1. Diurnal plant–visitor networks are well studied, but the community-level dimension of nocturnal visitation by insects has been largely overlooked.
2. This study focused on the role of moths as pollen vectors in a boreal pine forest in Scotland. Light traps were used to sample moths in 20 plots in two consecutive years. The pollen on moths' bodies was identified and pollen grains counted. This information was used to build a nocturnal pollen-transport network for each year. These are the first networks to characterise a nocturnal plant–visitor community.

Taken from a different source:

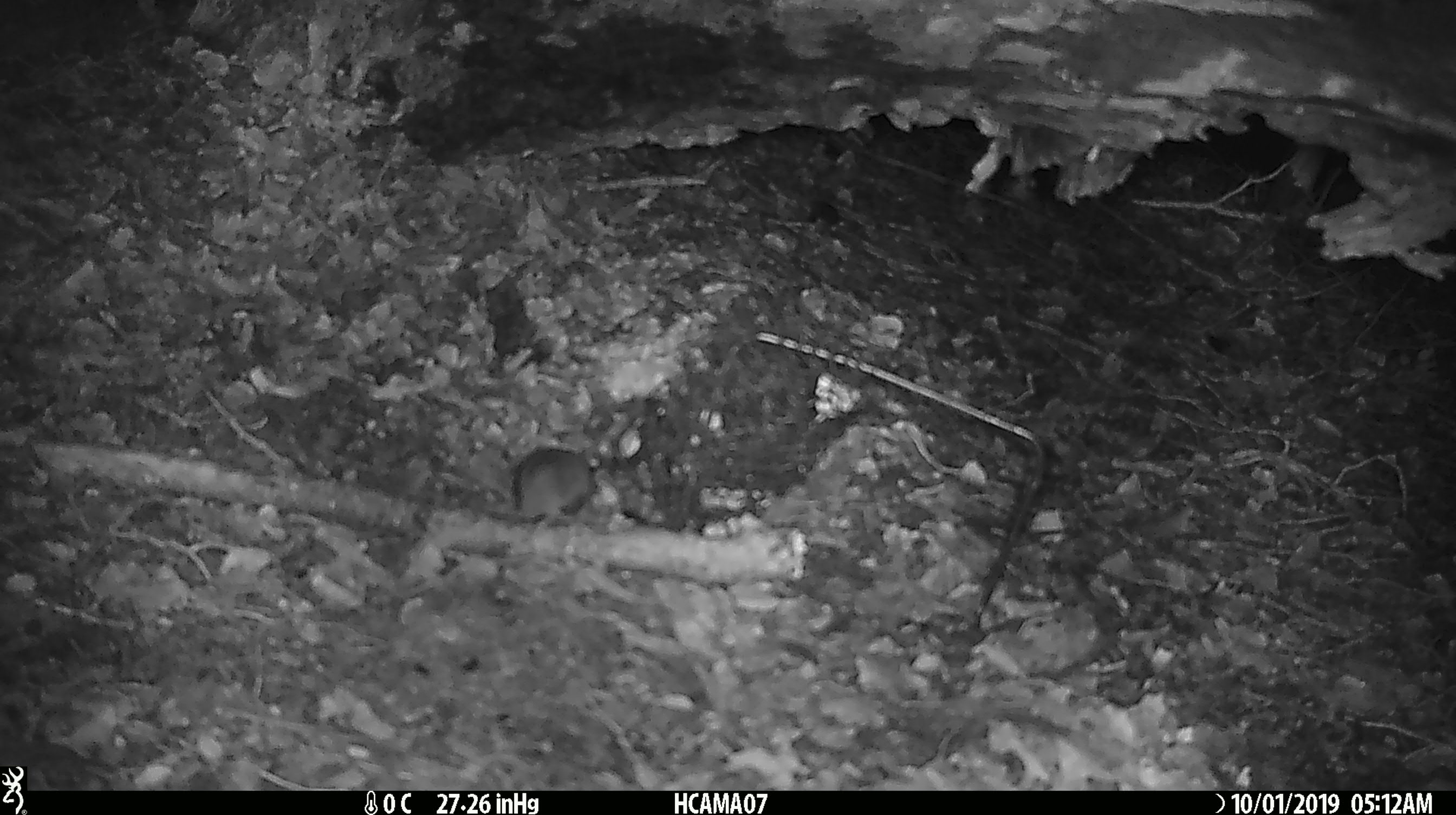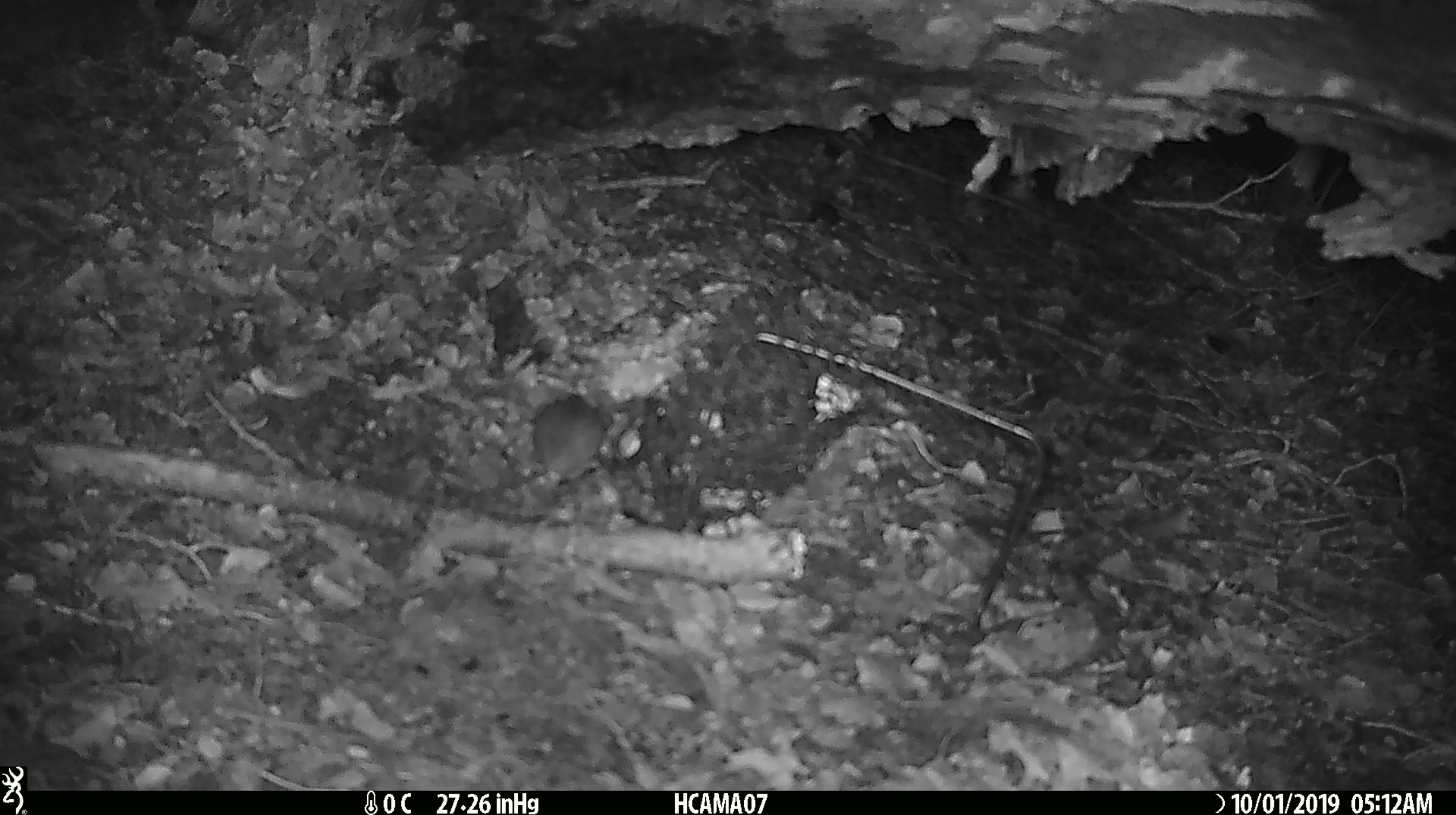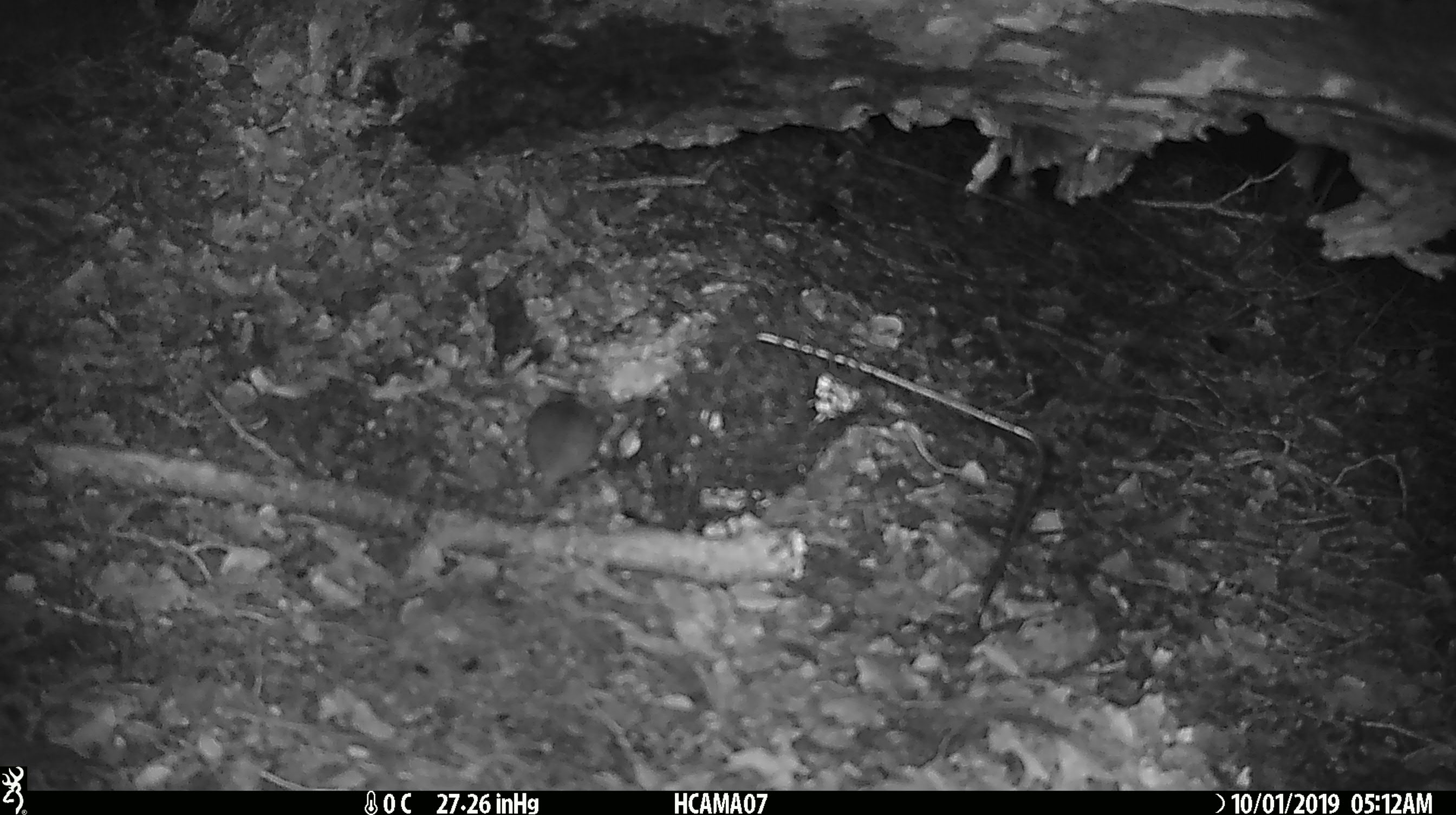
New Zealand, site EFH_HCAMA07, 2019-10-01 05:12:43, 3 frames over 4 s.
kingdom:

3. A total of 4162 moths belonging to 103 species were captured; 25 moth species were found to carry pollen of 12 plant taxa. Adding nocturnal data to diurnal networks increased number of plant taxa, insect species, and unique interactions in the network.
4. Despite differences in species composition, nocturnal networks exhibit similar properties to diurnal networks: significant nestedness, marked asymmetry of interactions, high dependence on a core of generalists, and high inter-annual variation in species abundances and occurrence of interactions.
5. Traditional diurnal plant–visitor networks exclude a significant component of the community, i.e. nocturnal visitors. Exploring links across boundaries between networks (such as between diurnal and nocturnal networks) will provide a more accurate picture of ecosystem structure and function.